A pesar de todo: a pesar de las tristezas de tinta con que nos deja el derecho; a pesar de los libros que escribimos y que ha de borrar el agua; quisiera dedicar esta oportunidad a insistir otra vez. Quisiera volver a insistir por el derecho, una vez más, como si tuviéramos las fuerzas y las ilusiones todavía intactas. Propongo aquí, entonces, pensar en el derecho como una conversación entre iguales, y abogar por ello.

El derecho debiera resultar de una conversación entre iguales,  porque todos tenemos la misma dignidad moral; porque compartimos dudas semejantes sobre lo que está bien y lo que está mal; porque nos equivocamos frecuentemente; porque con el diálogo podemos ayudarnos mutuamente a reconocer y adoptar las difíciles decisiones acerca de cómo seguir viviendo juntos, de un modo respetuoso hacia los demás.
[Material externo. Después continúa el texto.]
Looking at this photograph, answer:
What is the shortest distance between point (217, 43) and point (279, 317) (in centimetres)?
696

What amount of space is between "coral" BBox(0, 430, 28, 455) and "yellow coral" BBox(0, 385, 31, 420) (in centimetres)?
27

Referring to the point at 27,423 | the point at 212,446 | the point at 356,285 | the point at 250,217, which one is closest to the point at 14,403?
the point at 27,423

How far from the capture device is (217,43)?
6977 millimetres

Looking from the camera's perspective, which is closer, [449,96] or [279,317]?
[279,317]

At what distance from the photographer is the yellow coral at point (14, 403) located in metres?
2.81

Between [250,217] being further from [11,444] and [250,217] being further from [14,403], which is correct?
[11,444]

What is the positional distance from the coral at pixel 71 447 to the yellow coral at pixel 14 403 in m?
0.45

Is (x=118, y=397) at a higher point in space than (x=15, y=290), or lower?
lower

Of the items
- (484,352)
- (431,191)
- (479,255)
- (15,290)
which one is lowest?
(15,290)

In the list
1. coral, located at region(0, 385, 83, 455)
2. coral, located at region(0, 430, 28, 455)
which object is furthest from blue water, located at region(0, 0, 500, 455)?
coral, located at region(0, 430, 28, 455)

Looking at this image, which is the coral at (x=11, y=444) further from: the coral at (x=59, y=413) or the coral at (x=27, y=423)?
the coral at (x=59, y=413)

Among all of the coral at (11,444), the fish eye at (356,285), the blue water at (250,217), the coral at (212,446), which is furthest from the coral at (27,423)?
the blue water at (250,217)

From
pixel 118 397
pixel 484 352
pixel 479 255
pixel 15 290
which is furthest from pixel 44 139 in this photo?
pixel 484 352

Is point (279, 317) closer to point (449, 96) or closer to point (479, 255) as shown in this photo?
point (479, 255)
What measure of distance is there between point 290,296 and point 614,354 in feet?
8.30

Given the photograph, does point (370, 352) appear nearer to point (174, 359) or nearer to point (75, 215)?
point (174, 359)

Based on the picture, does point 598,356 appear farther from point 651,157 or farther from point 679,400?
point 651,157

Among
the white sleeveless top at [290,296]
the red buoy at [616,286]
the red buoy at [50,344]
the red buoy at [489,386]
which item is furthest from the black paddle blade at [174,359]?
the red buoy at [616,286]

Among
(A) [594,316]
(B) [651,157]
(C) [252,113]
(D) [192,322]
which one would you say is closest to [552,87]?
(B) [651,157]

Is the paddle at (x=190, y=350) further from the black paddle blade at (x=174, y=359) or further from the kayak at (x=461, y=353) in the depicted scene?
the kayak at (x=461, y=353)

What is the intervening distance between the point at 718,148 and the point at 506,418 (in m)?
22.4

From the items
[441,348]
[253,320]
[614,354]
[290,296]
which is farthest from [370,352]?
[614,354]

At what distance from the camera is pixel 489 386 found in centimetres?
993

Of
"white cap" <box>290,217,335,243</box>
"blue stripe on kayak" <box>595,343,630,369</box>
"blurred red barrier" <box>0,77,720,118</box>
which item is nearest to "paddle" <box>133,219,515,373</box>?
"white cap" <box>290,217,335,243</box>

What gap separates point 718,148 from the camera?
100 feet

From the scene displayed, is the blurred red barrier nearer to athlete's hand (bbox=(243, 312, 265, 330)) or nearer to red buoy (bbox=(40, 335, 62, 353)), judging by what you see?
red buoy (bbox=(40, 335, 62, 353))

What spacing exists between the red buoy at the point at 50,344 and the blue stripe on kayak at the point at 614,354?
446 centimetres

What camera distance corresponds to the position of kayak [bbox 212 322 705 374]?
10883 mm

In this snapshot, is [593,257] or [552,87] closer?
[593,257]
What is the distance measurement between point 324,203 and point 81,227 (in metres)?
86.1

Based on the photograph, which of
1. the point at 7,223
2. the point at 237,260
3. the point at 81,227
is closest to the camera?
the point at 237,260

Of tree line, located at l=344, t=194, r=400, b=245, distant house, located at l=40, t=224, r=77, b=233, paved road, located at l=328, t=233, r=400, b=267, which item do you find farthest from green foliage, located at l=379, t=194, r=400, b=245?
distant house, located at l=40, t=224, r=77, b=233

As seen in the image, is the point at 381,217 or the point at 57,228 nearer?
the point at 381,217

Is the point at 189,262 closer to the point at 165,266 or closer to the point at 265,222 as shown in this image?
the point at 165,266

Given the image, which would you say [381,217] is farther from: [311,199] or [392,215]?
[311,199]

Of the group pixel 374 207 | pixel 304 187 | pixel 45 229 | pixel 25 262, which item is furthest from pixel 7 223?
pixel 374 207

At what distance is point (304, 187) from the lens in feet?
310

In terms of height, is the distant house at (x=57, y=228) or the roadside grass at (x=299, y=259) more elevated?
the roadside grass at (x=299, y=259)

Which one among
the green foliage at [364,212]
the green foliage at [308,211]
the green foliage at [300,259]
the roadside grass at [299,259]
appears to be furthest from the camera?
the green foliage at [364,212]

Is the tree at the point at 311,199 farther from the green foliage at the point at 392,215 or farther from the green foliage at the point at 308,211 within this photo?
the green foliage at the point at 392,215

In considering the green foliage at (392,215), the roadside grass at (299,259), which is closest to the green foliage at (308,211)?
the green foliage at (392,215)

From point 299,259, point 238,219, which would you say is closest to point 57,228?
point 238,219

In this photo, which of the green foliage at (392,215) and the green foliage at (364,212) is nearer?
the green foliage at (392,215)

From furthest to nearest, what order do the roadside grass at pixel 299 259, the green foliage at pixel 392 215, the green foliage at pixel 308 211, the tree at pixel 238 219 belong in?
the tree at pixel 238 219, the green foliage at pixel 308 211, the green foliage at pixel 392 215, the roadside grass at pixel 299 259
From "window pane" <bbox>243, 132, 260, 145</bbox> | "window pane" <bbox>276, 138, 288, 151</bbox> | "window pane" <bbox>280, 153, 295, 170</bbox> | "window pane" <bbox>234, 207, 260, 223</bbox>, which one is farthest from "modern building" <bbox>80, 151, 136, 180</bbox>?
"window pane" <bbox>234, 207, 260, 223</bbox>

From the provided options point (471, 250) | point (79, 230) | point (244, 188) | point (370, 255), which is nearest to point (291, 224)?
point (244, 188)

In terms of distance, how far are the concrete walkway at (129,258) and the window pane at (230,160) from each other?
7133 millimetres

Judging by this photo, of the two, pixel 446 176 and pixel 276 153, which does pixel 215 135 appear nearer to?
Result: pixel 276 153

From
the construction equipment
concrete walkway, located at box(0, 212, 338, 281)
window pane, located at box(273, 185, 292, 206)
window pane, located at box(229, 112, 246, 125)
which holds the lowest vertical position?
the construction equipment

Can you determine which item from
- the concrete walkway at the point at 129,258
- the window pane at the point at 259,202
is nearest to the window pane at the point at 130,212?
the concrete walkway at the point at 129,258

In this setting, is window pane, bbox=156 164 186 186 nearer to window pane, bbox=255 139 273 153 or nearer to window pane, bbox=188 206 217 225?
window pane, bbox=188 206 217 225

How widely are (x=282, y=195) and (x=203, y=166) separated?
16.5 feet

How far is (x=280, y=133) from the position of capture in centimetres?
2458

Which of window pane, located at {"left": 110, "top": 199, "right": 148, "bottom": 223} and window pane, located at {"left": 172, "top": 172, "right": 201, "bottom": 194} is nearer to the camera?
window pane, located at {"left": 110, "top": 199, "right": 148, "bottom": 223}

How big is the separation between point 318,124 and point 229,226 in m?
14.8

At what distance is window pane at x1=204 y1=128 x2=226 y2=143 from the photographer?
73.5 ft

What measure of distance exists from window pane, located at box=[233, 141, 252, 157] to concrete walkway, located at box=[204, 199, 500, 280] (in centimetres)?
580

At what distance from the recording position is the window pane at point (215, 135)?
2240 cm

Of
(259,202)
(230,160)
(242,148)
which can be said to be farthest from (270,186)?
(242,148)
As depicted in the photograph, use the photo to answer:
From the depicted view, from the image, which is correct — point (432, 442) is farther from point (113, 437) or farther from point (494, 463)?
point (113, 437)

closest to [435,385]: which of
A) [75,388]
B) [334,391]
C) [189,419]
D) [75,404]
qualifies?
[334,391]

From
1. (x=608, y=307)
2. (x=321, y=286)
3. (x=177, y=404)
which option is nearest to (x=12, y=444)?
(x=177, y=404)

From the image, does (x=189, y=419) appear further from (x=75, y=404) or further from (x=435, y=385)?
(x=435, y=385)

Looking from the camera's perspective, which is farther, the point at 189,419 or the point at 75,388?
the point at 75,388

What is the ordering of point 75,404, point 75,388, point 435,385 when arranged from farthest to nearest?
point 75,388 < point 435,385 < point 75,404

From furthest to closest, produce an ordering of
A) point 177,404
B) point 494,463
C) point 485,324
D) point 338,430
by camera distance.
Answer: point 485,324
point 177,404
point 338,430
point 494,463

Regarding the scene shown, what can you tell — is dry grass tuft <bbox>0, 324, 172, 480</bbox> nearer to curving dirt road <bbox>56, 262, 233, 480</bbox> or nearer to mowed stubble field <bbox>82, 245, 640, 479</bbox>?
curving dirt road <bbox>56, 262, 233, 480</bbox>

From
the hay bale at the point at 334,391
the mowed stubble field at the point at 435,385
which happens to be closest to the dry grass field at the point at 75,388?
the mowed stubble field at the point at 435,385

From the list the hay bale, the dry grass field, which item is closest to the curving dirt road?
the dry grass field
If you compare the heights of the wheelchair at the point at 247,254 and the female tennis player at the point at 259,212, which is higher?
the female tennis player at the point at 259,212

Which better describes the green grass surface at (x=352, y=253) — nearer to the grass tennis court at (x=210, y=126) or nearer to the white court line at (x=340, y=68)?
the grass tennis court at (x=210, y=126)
Junto con mi maestro, Carlos Nino, diría que la conversación puede ayudarnos, sobre todo, en la tarea de educarnos cívicamente: educarnos en la obligación de atender y prestarle atención al otro; de escuchar y dejar hablar a nuestros pares; de pensar dos veces lo que vamos a decir antes de responderles; de reconocer que aún o sobre todo aquel a quien, por prejuicios, no escuchamos, puede tener algo de interés para contarnos.

El derecho debiera resultar de una conversación entre iguales, y en los términos en que lo enunciaba el filósofo Jurgen Habermas, debe esforzarse por incluir a “todos los potencialmente afectados” porque, sólo de ese modo –a través de ese esfuerzo inclusivo- es que se pueden construir decisiones efectivamente imparciales. El origen de esa conexión que Nino, Habermas, o tantos otros han establecido entre discusión, inclusión e imparcialidad se encontraba ya en Aristóteles, quien en la Política hablaba sobre la “sabiduría de la multitud.” Aristóteles apoyaba su idea al respecto en el hecho de que –según sus palabras- “cada individuo dentro del todo posee una parte de la excelencia y la sabiduría práctica,” por lo cual –agregaba- cuando todos se reúnen para decidir, ese actuar común impacta también en el carácter y en el pensamiento del conjunto: se agrega así diversidad y se expande de esta manera el conocimiento.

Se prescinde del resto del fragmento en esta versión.